Il ajoute que « ces districts sanitaires ont été choisis sur la base de la gravité du paludisme et du taux élevé de décès liés à cette maladie ».
De son côté, Issa Ouédraogo le secrétaire général du ministère de la Santé a fait savoir que l'objectif est de renforcer l'immunité d'au moins 95% des enfants dans les districts concernés et de réduire considérablement la mortalité infantile.
« Dans les districts choisis, l'administration des doses du vaccin se fera lors des séances de vaccination de routine en stratégie fixe dans les formations sanitaires et en stratégie avancée dans les sites habituels de vaccinations dans les villages », confie-t-il à SciDev.Net.
« Nous avons des stratégies spéciales que nous allons organiser au profit des populations déplacées internes et des populations qui vivent dans des zones difficilement accessibles», ajoute Issa Ouédraogo.
Sécurité et efficacité
Selon le ministère de la Santé, le Burkina a enregistré environ 10,2 millions de cas de paludisme en 2023, avec plus de 500 000 cas graves et quelque 5 200 décès dont 3 721 chez les enfants de moins de 5 ans. Ce qui représente de 72% de l'ensemble des décès liés à la maladie.
« Les enfants de moins de 5 ans sont, avec les femmes enceintes, les plus vulnérables au paludisme. C'est justement cette frange de la population qui paie le plus lourd tribut face à cette maladie. Car, ils ont une immunité non mature pour les enfants et en baisse pour les femmes enceintes, face au paludisme », commente Christian Kompaoré, le secrétaire permanent pour l'élimination du paludisme.
Emmanuel Nanéma, directeur général du Centre national de recherche scientifique et technologique (CNRST), explique que le Burkina Faso, à travers l'unité de recherche clinique de Nanoro, a participé avec six autres pays africains, aux essais cliniques de la phase 3 pour le développement du vaccin RTS,S.

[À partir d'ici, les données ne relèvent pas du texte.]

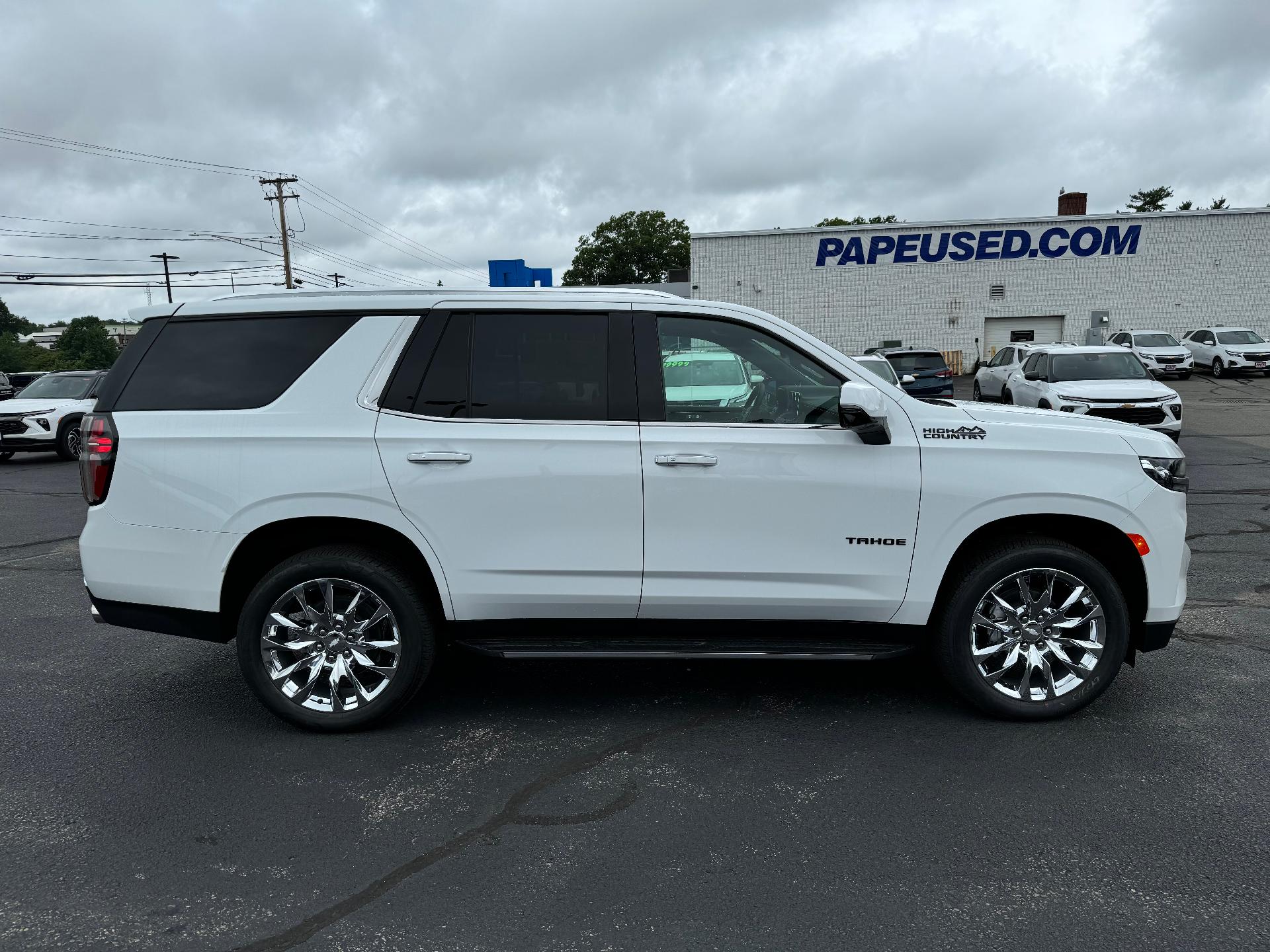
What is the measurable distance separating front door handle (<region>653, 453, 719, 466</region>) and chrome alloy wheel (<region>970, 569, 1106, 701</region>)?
1331mm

« Ce vaccin qui est le premier vaccin contre le paludisme dans l'histoire de l'humanité, a présenté un bon profil de sécurité et d'efficacité qui permettra de protéger efficacement nos enfants contre cette maladie », rassure-t-il.

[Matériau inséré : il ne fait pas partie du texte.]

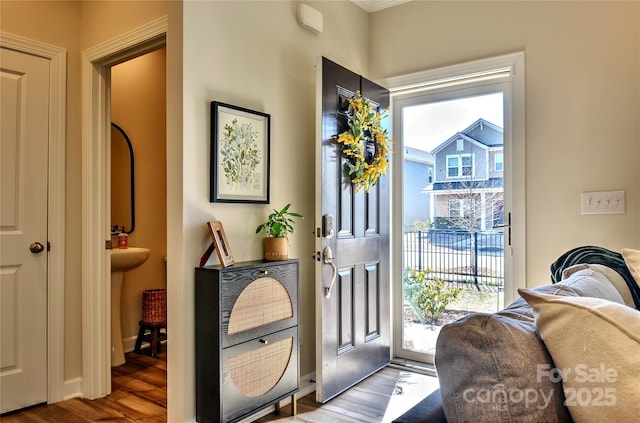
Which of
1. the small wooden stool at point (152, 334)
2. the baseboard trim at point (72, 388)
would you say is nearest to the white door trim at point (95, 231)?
the baseboard trim at point (72, 388)

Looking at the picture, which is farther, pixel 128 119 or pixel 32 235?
pixel 128 119

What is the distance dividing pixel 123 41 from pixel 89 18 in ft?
1.42

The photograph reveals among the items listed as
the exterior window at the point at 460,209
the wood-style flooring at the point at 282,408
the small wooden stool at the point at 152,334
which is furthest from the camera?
the small wooden stool at the point at 152,334

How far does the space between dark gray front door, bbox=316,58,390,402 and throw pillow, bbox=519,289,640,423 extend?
1.89 metres

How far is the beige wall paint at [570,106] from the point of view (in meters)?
2.53

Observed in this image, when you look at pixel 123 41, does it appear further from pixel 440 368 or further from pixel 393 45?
pixel 440 368

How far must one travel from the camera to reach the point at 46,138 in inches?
106

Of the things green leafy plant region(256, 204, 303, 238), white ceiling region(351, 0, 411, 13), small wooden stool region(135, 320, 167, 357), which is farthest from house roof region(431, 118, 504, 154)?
small wooden stool region(135, 320, 167, 357)

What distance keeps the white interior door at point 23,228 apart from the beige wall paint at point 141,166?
1.09m

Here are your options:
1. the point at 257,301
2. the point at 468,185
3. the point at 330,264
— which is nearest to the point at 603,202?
the point at 468,185

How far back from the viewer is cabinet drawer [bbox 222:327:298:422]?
2.11m

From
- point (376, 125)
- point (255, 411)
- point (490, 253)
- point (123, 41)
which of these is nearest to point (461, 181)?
point (490, 253)

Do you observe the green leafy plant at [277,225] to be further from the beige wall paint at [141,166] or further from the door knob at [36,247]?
the beige wall paint at [141,166]

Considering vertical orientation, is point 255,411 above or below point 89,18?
below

D'ores et déjà, d'après Halidou Tinto, l'investigateur principal du projet d'essais cliniques sur le candidat vaccin R21/Matrix-M, il y a une deuxième génération de vaccin sur laquelle son équipe est en train de travailler.

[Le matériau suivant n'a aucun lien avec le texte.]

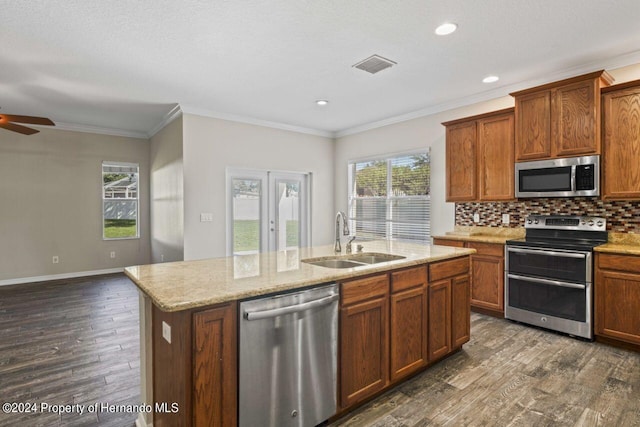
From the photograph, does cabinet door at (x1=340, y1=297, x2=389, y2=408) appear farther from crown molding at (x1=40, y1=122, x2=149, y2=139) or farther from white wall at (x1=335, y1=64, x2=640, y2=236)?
crown molding at (x1=40, y1=122, x2=149, y2=139)

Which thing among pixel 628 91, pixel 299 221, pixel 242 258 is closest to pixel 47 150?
pixel 299 221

« Il s'agit du R21 qui a été recommandé l'année dernière pour être déployé et nous espérons que ce déploiement aura lieu d'ici à la fin de l'année pour venir compléter le nombre doses. Parce qu'il y'a un manque de doses du RTS,S et 27 districts sanitaires seulement qui vont bénéficier de cette vaccination ». Avec l'arrivée du deuxième vaccin, « nous espérons couvrir l'ensemble du territoire », soutient-il.